### [Exercise instructions]
Copy the listing below exactly, but skip the pictures.

### [Information supplied]
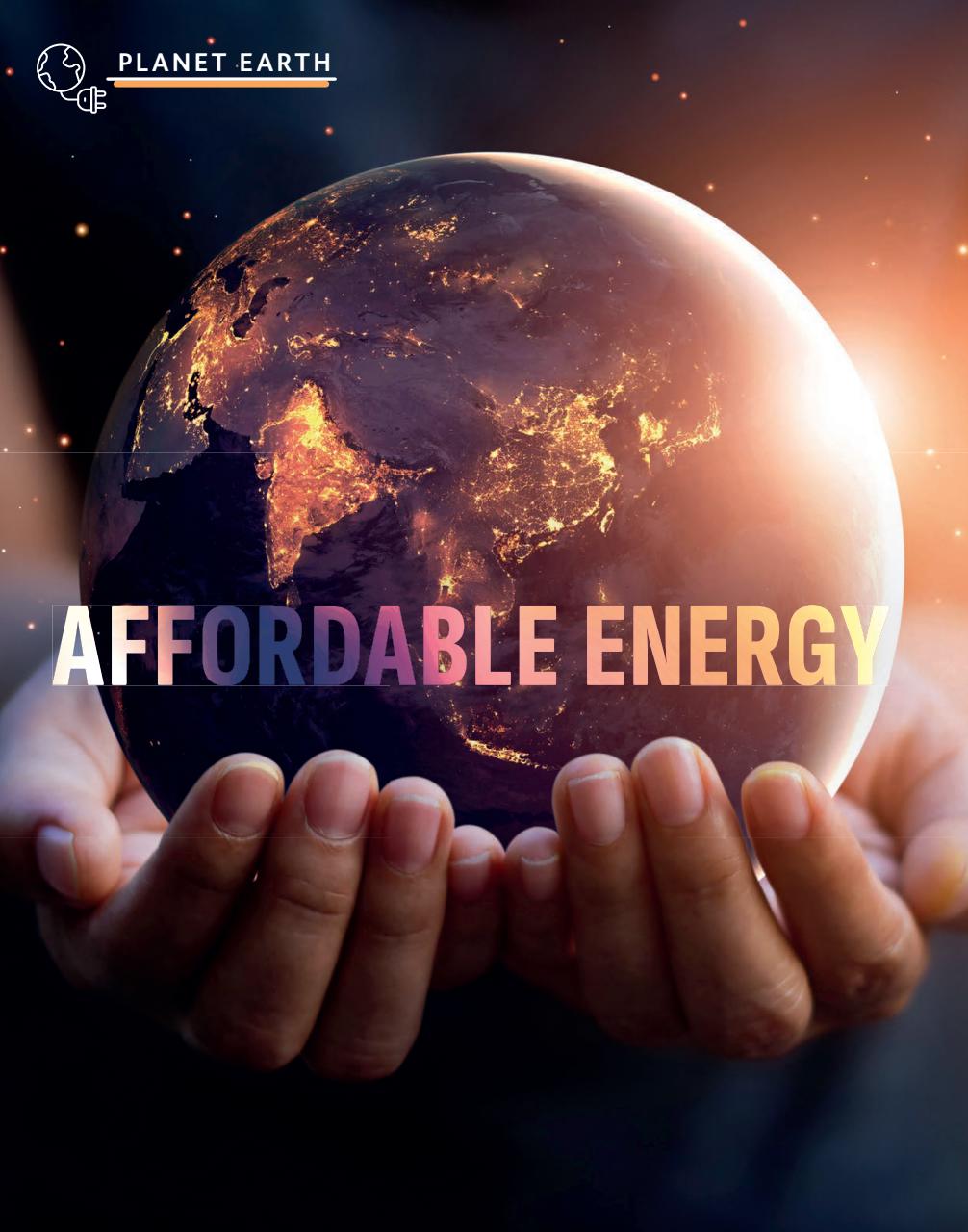 OYLA Magazine Preview Pages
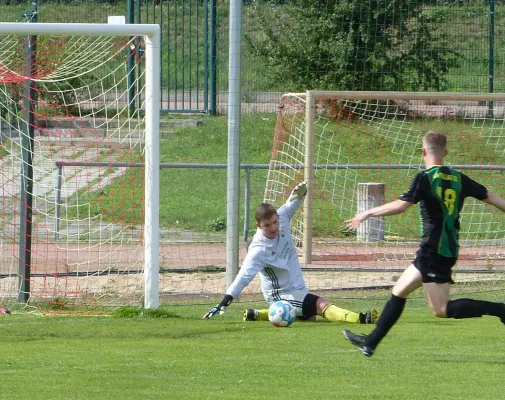 29.07.2023 TSV Elbe Aken vs. SV Hellas 09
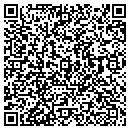 QR code with Mathis Touch contacts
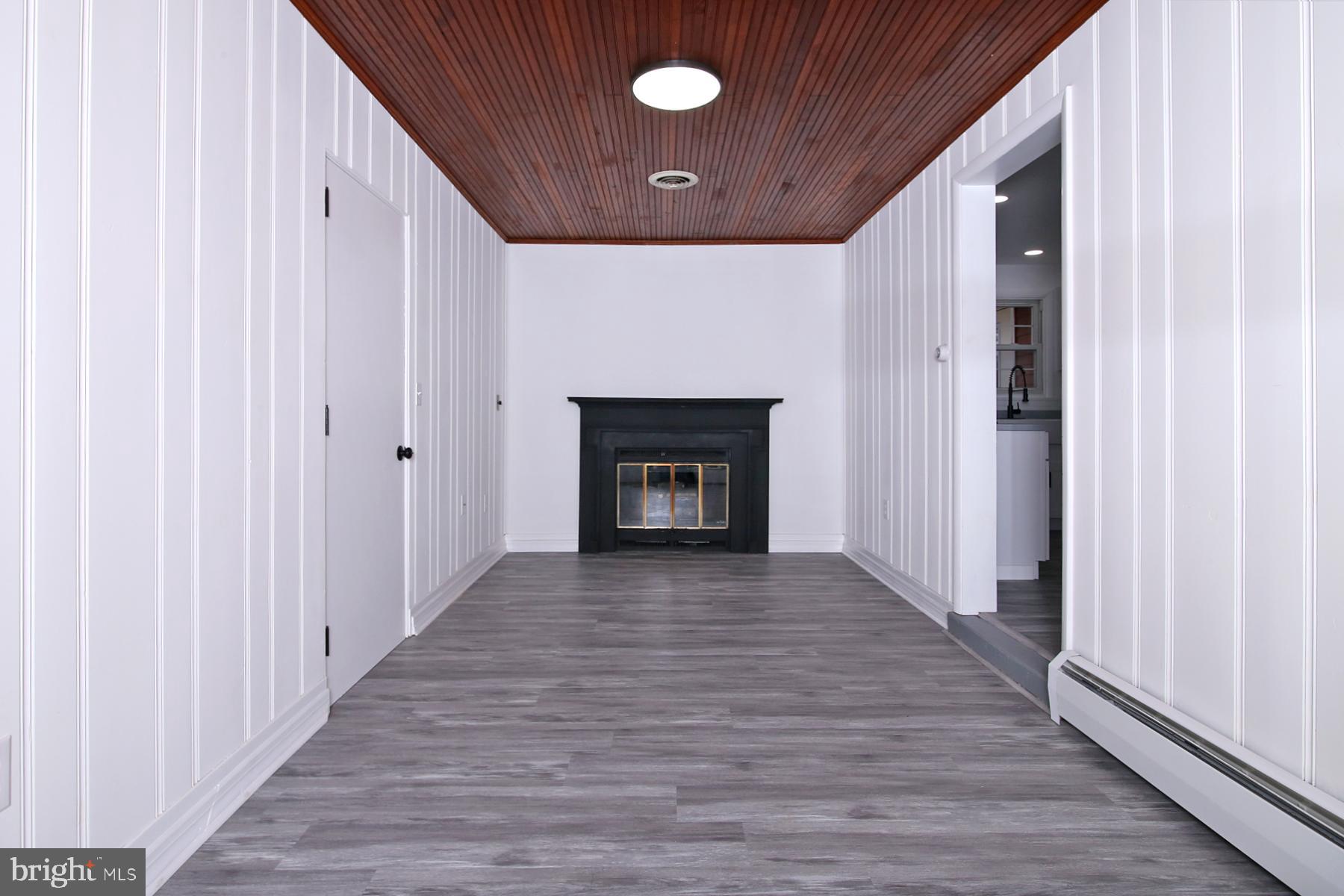 BERBEC - Residential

### [Response to this exercise]
 OYLA Magazine Preview Pages
 29.07.2023 TSV Elbe Aken vs. SV Hellas 09
 QR code with Mathis Touch contacts
 BERBEC - Residential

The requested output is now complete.